**課題 1:**
下のリストで「left」という語を含む行を数え、その数だけを答えてください。

日本も元気にするJICA海外協力隊 北海道

山田 安彦さん

山田 安彦さん 青年海外協力隊
Yasuhiko Yamada

山田農園 ファーマー

【職場】
北海道
【職業】
自営業
赴任国
スリランカ
民主社会主義共和国
スリランカ民主社会主義共和国
【赴任地】
ゴール県ゴール
【職種】
野球
【派遣期間】
2014年10月~2016年10月

野球とスリランカから学んだ大切なこと
地域を元気にする原動力に

現地の人たちの輪に飛び込み、周囲の人を巻き込んで野球の魅力を広めていった。
教えることで実績も残したが、自身が教わることも多かった、夢のような2年間。
その経験は今、農業に新しい価値を生み出しながら地域を元気にする原動力になっている。

大学時代に芽生えた海外志向
小中高と続けた野球を活かす
大学時代に芽生えた海外志向 小中高と続けた野球を活かす
 小学3年生から高校生まで野球に打ち込んできたという山田さん。将来は実家の農園を継ぐことを考え、大学は経営学部に進学した。「グローバル化の現代ですから、どんな仕事でも英語は必要になると思ったんです」英語力向上のため、学内の国際交流プログラムにも参加。来日した中国や台湾の留学生に日本語を教えたり、韓国やタイとの交流プログラムのリーダーとしても活動した。「文化や習慣が異なる留学生との出会いは、海外生活への憧れと国際交流について考えるきっかけになりました」
 そんな時、電車の中吊り広告でJICA海外協力隊の募集を目にし、説明会に参加。協力隊の職種に“野球” があることを知る。当時は、東京2020オリンピック・パラリンピック競技大会を前にスポーツ関係の募集が強化され、野球隊員の派遣要請も多い一方、応募倍率も高かった。

空間質問の記録:
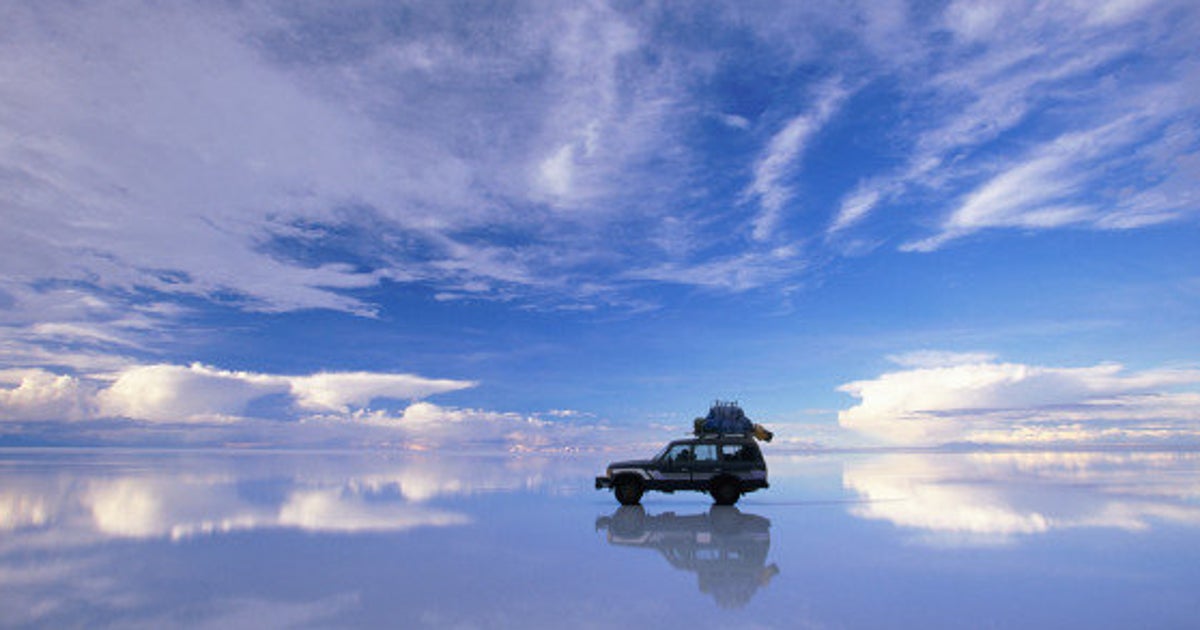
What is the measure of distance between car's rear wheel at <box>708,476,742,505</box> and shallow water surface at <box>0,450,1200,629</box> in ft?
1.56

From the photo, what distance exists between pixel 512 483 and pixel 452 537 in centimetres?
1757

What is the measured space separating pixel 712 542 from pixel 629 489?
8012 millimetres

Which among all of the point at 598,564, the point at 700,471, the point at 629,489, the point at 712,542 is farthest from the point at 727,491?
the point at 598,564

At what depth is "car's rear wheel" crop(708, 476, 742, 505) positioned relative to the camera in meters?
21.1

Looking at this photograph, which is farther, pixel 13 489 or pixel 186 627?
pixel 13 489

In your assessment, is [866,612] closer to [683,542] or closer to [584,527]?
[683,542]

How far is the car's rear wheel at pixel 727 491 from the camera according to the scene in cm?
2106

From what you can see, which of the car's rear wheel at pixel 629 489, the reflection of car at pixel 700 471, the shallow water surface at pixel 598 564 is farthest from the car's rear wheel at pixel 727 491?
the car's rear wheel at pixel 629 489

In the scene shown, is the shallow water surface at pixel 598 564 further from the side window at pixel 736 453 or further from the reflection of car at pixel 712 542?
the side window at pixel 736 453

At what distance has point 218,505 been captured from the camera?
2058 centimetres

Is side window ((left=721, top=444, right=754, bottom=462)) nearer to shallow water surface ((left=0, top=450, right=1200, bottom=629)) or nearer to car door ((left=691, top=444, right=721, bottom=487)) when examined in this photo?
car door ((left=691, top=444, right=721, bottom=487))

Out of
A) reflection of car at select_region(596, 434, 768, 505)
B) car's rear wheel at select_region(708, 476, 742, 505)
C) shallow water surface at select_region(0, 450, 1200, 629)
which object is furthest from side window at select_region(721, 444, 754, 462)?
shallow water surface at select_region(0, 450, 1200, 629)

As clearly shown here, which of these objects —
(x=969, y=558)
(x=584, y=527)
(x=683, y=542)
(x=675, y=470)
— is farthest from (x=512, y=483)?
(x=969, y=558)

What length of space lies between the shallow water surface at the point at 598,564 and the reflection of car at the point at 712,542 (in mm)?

**課題 2:**
山田安彦さんの紹介記事をもとに、次の問いに答えてください。
(a) 山田さんの赴任国はどこですか。
(b) 派遣期間はいつからいつまでですか。
(c) 山田さんは大学でどの学部に進学しましたか。

**解答例 1:**
2

**解答例 2:**
(a) スリランカ民主社会主義共和国です。
(b) 2014年10月から2016年10月までです。
(c) 経営学部です。